### [本文]
┄┄┄┄┄┄┄┄┄┄┄┄┄┄┄┄┄┄┄┄
北本市が取り組むべき子育て支援策とは

子育て支援と一口にいっても、様々な方法が考えられます。

国立社会保障・人口問題研究所の『結婚と出産に関する全国調査』によると、「理想の子ども数を持たない理由」の第1位は「子育てや教育にお金がかかるから」です。少子化を改善するためには、子育てや教育にお金がかからないようにする必要があることは明らかです。

一方で、今実際に子育てをしている人(保護者)に対するアンケートからは、また別のニーズが見えてきます。より具体的で、切実なニーズと言えるかもしれません。北本市では2013(平成25年に『子ども・子育て支援ニーズ調査』を実施しています。この結果を見てみましょう。

北本市におけるニーズの第1位は「小児救急医療体制の充実」

「子育てしやすいまちとなるために必要なこと」という問いに対し、一番多かった回答は小児救急医療体制の充実です。就学前の保護者でも、小学生の保護者でも、小児救急医療体制の充実を望む声が圧倒的に多いことがわかります。

市内に大きな救急病院があっても小児科医が常駐しているわけではありません。我が家も子どもが小さい時に異物誤飲をしてしまい、市内の病院では対応できず、毛呂山町の埼玉医大まで車で行き、深夜に診察してもらったことがありました。同じような経験をしている方が多いのだと思います。
┄┄┄┄┄┄┄┄┄┄┄┄┄┄┄┄┄┄┄┄
### [提供項目]
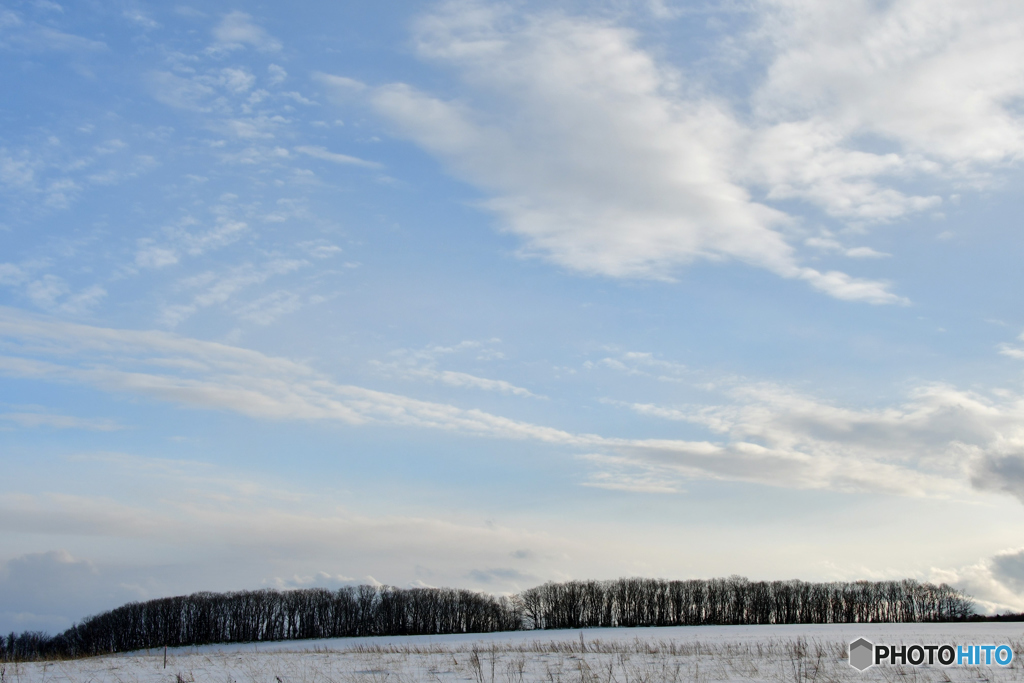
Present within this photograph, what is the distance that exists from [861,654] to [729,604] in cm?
17100

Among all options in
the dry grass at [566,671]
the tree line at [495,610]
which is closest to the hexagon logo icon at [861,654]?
the dry grass at [566,671]

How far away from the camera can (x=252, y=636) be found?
171500 millimetres

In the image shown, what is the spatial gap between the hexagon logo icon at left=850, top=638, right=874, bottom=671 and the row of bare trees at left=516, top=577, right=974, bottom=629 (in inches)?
6139

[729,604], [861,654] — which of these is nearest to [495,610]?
[729,604]

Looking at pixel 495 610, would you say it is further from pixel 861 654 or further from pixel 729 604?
pixel 861 654

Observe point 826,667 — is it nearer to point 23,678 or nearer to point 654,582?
point 23,678

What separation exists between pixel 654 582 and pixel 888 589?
201 ft

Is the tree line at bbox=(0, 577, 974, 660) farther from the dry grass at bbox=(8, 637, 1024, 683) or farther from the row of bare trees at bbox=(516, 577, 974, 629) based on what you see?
the dry grass at bbox=(8, 637, 1024, 683)

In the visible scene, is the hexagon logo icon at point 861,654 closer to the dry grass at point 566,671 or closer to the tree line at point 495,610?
the dry grass at point 566,671

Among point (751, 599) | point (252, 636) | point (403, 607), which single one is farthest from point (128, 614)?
point (751, 599)

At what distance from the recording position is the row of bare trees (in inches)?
6924

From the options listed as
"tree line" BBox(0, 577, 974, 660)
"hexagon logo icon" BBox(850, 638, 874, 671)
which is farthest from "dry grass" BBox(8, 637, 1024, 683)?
"tree line" BBox(0, 577, 974, 660)

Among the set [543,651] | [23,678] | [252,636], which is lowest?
[252,636]

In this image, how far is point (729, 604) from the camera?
7175 inches
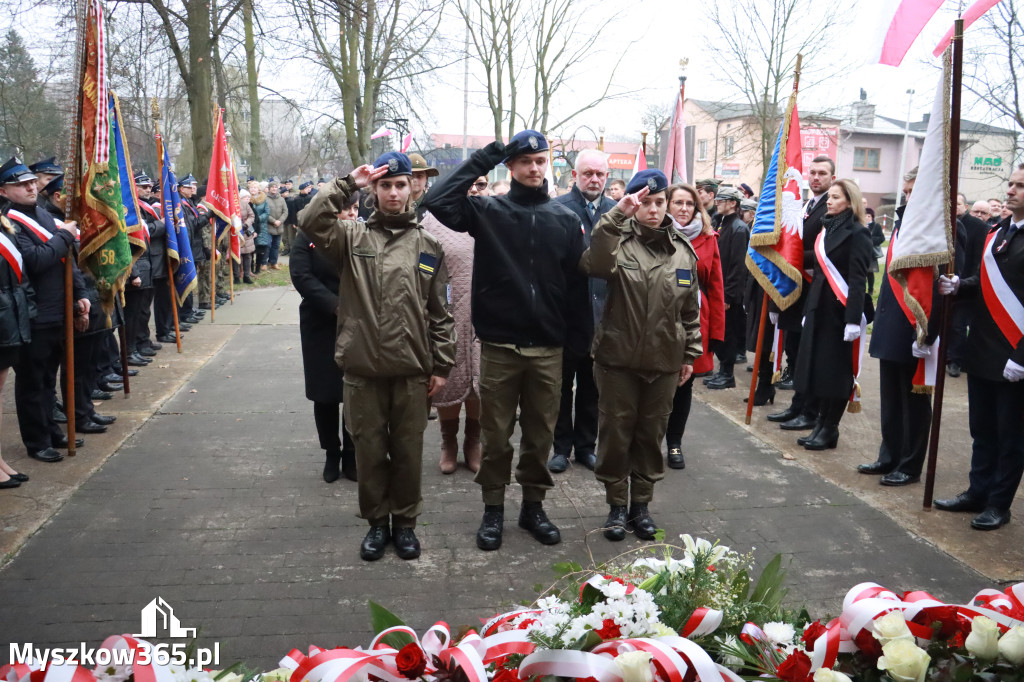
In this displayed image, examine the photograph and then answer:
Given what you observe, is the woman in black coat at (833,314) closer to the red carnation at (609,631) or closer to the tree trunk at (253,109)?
the red carnation at (609,631)

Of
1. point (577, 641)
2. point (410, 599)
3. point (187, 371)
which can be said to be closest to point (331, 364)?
point (410, 599)

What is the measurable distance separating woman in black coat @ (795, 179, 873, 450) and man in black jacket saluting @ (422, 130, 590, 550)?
2.93 m

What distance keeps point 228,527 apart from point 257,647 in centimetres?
149

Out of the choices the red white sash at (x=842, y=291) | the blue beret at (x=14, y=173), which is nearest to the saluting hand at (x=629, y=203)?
the red white sash at (x=842, y=291)

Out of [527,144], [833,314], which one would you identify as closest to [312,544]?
[527,144]

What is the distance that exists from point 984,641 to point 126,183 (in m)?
7.30

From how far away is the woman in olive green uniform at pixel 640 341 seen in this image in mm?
4516

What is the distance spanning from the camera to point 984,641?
1.81 meters

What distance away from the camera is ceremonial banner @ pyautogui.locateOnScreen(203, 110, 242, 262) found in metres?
12.6

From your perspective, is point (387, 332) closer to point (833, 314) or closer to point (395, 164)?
point (395, 164)

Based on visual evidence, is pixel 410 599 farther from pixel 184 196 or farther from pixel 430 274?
pixel 184 196

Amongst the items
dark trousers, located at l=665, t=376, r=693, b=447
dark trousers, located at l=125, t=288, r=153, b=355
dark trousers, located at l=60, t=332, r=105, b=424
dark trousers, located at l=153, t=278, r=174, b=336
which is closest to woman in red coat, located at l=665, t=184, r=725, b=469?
dark trousers, located at l=665, t=376, r=693, b=447

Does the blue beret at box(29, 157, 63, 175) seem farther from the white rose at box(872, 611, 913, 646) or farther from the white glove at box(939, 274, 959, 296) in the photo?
the white rose at box(872, 611, 913, 646)

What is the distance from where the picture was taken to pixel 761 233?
7.21 meters
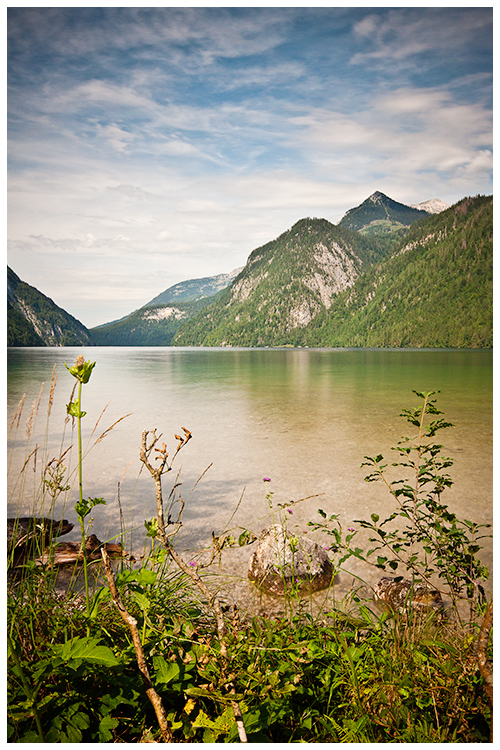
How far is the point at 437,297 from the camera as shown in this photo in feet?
538

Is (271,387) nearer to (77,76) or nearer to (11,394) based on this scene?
(11,394)

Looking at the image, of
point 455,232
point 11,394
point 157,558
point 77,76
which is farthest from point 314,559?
point 455,232

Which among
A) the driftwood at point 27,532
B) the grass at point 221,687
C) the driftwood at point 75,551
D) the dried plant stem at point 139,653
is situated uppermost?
the dried plant stem at point 139,653

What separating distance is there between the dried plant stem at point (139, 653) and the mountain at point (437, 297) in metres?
141

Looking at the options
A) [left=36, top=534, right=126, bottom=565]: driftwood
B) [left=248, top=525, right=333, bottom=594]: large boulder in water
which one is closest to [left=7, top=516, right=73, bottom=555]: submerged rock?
[left=36, top=534, right=126, bottom=565]: driftwood

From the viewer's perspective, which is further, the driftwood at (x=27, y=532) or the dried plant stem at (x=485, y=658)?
the driftwood at (x=27, y=532)

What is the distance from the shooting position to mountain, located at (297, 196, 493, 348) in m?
145

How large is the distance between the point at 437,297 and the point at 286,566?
179m

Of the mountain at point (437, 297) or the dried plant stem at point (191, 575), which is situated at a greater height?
the mountain at point (437, 297)

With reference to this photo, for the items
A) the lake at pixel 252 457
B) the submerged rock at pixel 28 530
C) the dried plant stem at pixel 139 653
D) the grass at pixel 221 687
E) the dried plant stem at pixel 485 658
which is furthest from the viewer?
the lake at pixel 252 457

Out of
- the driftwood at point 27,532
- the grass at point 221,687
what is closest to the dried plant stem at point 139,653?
the grass at point 221,687

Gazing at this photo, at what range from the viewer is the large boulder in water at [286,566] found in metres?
4.07

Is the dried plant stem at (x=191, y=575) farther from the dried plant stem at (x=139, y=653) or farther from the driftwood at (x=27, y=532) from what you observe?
the driftwood at (x=27, y=532)

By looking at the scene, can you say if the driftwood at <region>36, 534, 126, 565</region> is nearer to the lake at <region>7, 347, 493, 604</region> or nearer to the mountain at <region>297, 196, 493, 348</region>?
the lake at <region>7, 347, 493, 604</region>
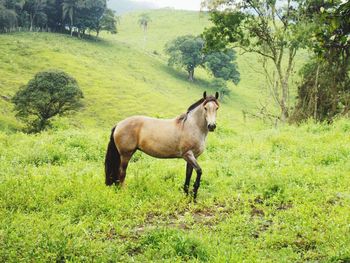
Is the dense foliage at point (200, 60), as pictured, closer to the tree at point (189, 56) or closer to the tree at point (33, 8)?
the tree at point (189, 56)

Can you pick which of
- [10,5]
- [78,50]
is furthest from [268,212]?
[10,5]

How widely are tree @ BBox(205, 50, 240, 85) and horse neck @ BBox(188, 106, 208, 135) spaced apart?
293ft

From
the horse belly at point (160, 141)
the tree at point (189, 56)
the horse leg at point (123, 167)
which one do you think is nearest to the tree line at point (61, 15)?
the tree at point (189, 56)

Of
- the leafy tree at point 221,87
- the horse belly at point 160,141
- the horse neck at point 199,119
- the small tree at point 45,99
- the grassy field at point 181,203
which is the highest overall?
the horse neck at point 199,119

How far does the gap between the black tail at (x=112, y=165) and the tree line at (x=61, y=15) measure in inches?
3850

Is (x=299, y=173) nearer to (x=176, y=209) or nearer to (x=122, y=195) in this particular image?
(x=176, y=209)

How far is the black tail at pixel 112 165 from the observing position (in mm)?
10711

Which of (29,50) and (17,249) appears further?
(29,50)

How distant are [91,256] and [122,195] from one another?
3.22 m

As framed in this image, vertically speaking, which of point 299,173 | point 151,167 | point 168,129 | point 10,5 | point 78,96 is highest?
point 10,5

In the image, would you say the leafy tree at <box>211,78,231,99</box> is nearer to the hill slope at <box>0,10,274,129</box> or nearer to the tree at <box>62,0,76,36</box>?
the hill slope at <box>0,10,274,129</box>

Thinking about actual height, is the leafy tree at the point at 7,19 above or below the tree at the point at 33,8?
below

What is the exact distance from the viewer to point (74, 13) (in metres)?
109

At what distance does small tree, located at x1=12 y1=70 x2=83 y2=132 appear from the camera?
55.5 meters
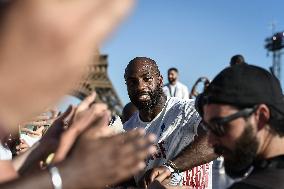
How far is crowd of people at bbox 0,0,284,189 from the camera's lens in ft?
3.64

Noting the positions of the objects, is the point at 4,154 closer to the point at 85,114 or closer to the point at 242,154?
the point at 242,154

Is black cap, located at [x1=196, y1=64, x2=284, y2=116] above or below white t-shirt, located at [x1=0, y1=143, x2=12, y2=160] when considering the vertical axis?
above

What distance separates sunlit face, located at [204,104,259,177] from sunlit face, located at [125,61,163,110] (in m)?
1.96

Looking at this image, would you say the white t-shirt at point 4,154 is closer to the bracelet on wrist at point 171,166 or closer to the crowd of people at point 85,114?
the crowd of people at point 85,114

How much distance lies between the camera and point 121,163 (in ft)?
5.06

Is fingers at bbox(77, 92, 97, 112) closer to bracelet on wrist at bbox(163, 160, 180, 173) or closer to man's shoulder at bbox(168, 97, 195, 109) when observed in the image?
bracelet on wrist at bbox(163, 160, 180, 173)

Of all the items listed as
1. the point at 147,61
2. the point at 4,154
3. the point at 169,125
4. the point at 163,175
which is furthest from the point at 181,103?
the point at 4,154

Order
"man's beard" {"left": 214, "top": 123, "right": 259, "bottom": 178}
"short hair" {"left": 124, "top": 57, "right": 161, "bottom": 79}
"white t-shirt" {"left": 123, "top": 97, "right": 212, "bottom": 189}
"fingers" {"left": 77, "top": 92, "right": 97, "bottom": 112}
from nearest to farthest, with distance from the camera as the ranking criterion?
"fingers" {"left": 77, "top": 92, "right": 97, "bottom": 112} → "man's beard" {"left": 214, "top": 123, "right": 259, "bottom": 178} → "white t-shirt" {"left": 123, "top": 97, "right": 212, "bottom": 189} → "short hair" {"left": 124, "top": 57, "right": 161, "bottom": 79}

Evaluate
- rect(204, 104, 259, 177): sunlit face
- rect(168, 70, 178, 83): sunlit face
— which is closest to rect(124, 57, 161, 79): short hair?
rect(204, 104, 259, 177): sunlit face

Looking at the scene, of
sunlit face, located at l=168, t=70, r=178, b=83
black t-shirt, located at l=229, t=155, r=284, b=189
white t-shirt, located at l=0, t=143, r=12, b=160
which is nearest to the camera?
black t-shirt, located at l=229, t=155, r=284, b=189

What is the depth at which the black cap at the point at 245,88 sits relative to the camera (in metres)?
2.88

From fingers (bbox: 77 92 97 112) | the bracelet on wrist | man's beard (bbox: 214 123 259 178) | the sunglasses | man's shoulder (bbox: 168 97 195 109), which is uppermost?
fingers (bbox: 77 92 97 112)

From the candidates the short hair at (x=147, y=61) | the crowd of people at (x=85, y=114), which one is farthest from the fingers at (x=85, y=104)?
the short hair at (x=147, y=61)

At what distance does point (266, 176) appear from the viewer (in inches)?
104
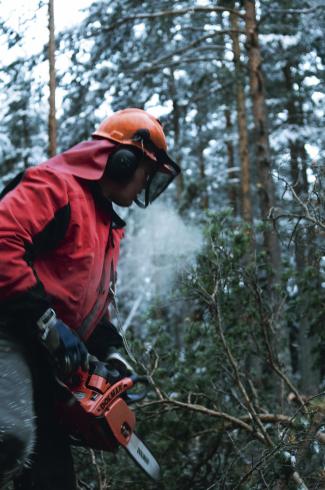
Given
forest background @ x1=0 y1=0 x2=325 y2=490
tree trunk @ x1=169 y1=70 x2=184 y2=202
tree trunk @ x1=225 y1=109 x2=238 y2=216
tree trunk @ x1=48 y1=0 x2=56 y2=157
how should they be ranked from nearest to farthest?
forest background @ x1=0 y1=0 x2=325 y2=490 < tree trunk @ x1=48 y1=0 x2=56 y2=157 < tree trunk @ x1=169 y1=70 x2=184 y2=202 < tree trunk @ x1=225 y1=109 x2=238 y2=216

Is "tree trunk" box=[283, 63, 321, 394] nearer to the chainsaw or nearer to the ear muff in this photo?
the ear muff

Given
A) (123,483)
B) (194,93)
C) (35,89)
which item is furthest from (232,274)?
(194,93)

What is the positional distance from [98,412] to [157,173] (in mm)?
1445

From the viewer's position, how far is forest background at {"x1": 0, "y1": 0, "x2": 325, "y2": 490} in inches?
159

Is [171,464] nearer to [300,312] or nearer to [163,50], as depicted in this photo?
[300,312]

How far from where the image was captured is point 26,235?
2.37m

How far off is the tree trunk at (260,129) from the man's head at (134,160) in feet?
15.0

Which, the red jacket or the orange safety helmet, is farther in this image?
the orange safety helmet

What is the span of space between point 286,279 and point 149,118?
278 cm

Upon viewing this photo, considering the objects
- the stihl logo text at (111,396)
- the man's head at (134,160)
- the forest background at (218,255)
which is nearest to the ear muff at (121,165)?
the man's head at (134,160)

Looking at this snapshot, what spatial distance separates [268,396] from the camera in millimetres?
5527

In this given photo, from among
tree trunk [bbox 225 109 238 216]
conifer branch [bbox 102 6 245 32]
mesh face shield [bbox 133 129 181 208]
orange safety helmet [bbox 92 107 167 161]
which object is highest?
conifer branch [bbox 102 6 245 32]

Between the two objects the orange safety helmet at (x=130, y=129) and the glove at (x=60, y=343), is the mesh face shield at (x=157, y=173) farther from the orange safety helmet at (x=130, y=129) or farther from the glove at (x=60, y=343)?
the glove at (x=60, y=343)

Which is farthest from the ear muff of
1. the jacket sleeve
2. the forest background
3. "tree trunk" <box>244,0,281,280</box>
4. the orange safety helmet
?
"tree trunk" <box>244,0,281,280</box>
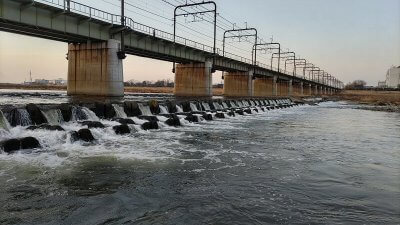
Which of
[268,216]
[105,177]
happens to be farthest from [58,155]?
[268,216]

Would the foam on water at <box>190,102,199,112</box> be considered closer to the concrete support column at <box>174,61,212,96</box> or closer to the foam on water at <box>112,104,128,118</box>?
the foam on water at <box>112,104,128,118</box>

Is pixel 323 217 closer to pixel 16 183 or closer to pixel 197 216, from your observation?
pixel 197 216

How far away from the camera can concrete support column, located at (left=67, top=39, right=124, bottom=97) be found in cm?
3781

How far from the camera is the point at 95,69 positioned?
38.9 m

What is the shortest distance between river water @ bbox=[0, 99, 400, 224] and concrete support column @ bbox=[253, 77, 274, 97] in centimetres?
8780

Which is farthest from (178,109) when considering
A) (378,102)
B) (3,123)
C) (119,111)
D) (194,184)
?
(378,102)

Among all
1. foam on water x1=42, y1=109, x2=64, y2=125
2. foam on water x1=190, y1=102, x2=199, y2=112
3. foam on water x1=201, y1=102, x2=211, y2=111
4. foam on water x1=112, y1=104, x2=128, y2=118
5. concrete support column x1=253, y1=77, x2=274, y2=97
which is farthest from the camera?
concrete support column x1=253, y1=77, x2=274, y2=97

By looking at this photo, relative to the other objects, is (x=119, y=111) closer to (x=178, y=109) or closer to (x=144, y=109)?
(x=144, y=109)

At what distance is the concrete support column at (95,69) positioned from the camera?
37812mm

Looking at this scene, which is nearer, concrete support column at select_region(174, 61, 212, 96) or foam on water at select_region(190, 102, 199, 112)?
foam on water at select_region(190, 102, 199, 112)

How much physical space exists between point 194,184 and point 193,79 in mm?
56218

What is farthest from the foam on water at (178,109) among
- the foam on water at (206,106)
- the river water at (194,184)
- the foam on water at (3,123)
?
the foam on water at (3,123)

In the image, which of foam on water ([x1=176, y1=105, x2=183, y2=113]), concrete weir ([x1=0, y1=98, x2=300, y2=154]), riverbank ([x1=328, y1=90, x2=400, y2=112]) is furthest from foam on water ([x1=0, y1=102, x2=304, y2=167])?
riverbank ([x1=328, y1=90, x2=400, y2=112])

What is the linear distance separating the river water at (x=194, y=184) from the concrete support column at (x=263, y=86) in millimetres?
87804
┄┄┄┄┄┄┄┄┄┄┄┄┄┄┄┄┄┄┄┄
### [指示]
(1) 本文の「国立社会保障・人口問題研究所の」で始まる段落を、主な事実を残して短く書き直してください。
(2) 本文の「一方で、今実際に子育てをして」から「北本市におけるニーズの第1位は「小児救急医療体制の充実」」までの部分を、正確に書き写してください。

### [課題別の解答]
(1) 国立社会保障・人口問題研究所の『結婚と出産に関する全国調査』では、「理想の子ども数を持たない理由」の第1位は「子育てや教育にお金がかかるから」である。少子化の改善には、子育てや教育にお金がかからないようにする必要があるのは明らかだ。

(2)
一方で、今実際に子育てをしている人(保護者)に対するアンケートからは、また別のニーズが見えてきます。より具体的で、切実なニーズと言えるかもしれません。北本市では2013(平成25年に『子ども・子育て支援ニーズ調査』を実施しています。この結果を見てみましょう。

北本市におけるニーズの第1位は「小児救急医療体制の充実」